This procedure was run for three iterations based on the realized accuracies of GEBV according to Legarra et al. [31] and performed by Wang et al. [14]. At each iteration, the weights for SNPs were updated (steps 4 and 5), used to construct the \({\mathbf{G}}\) matrices (step 6), update the GEBV (step 2) and, consequently, the estimated SNP effects (step 3).

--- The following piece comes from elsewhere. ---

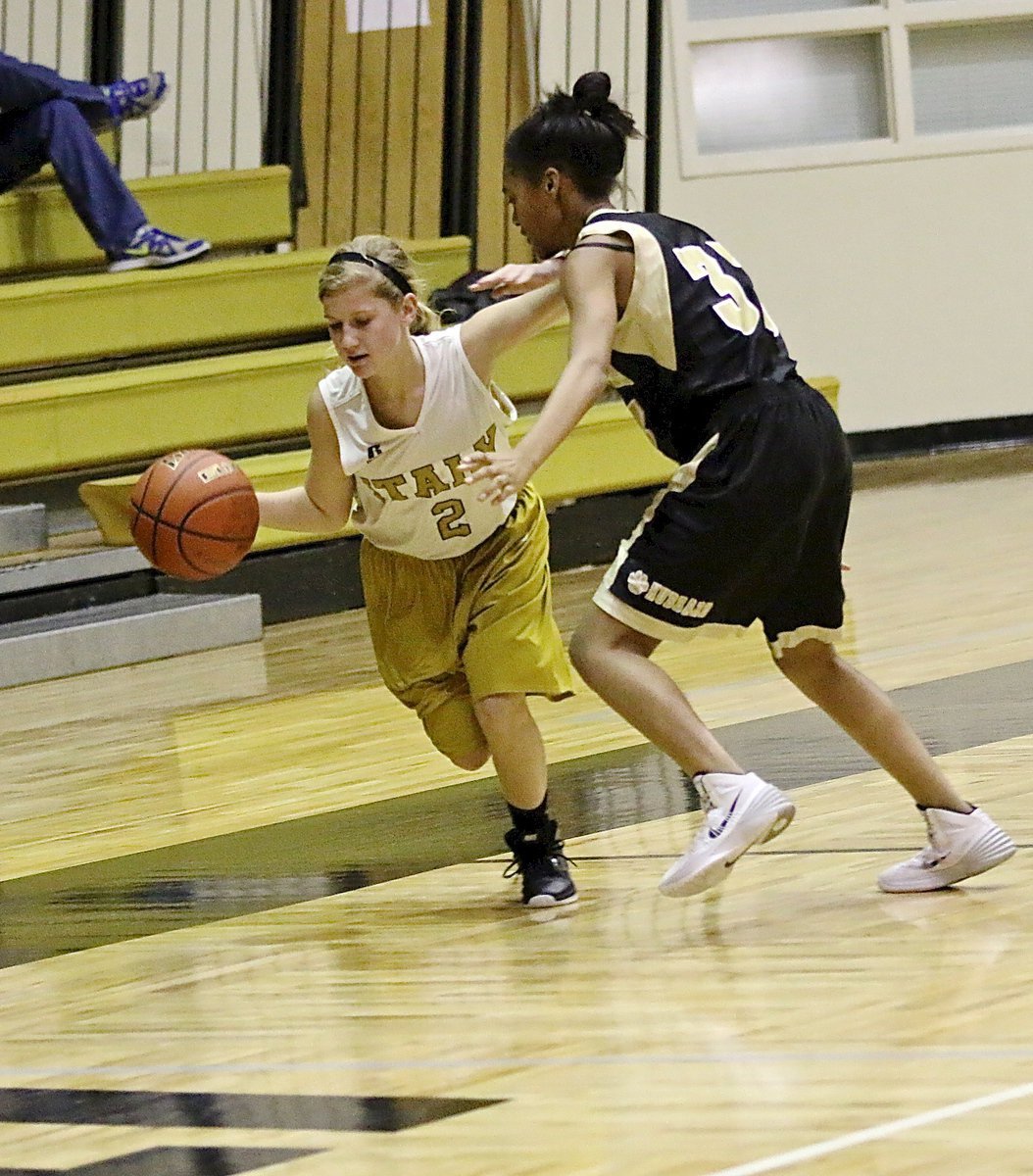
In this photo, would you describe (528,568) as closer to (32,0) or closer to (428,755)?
(428,755)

The percentage of genetic variance explained by the \({\text{i}}\)-th set of consecutive SNPs (\({\text{i}}\)-th SNP window) was calculated as described by Wang et al. [14] as:

$$\frac{{Var \left( {a_{\text{i}} } \right)}}{{\sigma_{a}^{2} }} \times 100\% = \frac{{Var\left( {\sum_{j = 1}^{x} {\mathbf{Z}}_{j} \hat{u}_{\text{j}} } \right)}}{{\sigma_{a}^{2} }} \times 100\% ,$$

where \(a_{\text{i}}\) is the genetic value of the \({\text{i}}\)-th SNP window that consists of a region of consecutive SNPs located within 0.4 Mb, which is the average haplotype block size in commercial pig lines [32], including the lines considered in the present study; \(\sigma_{a}^{2}\) is the total additive genetic variance; \({\mathbf{Z}}_{j}\) is the vector of gene content of the \(j\)-th SNP for all individuals and \(\hat{u}_{j}\) is the effect of the \(j\)-th SNP within the \({\text{i}}\)-th window. Manhattan plots showing these windows were created using the R software [33].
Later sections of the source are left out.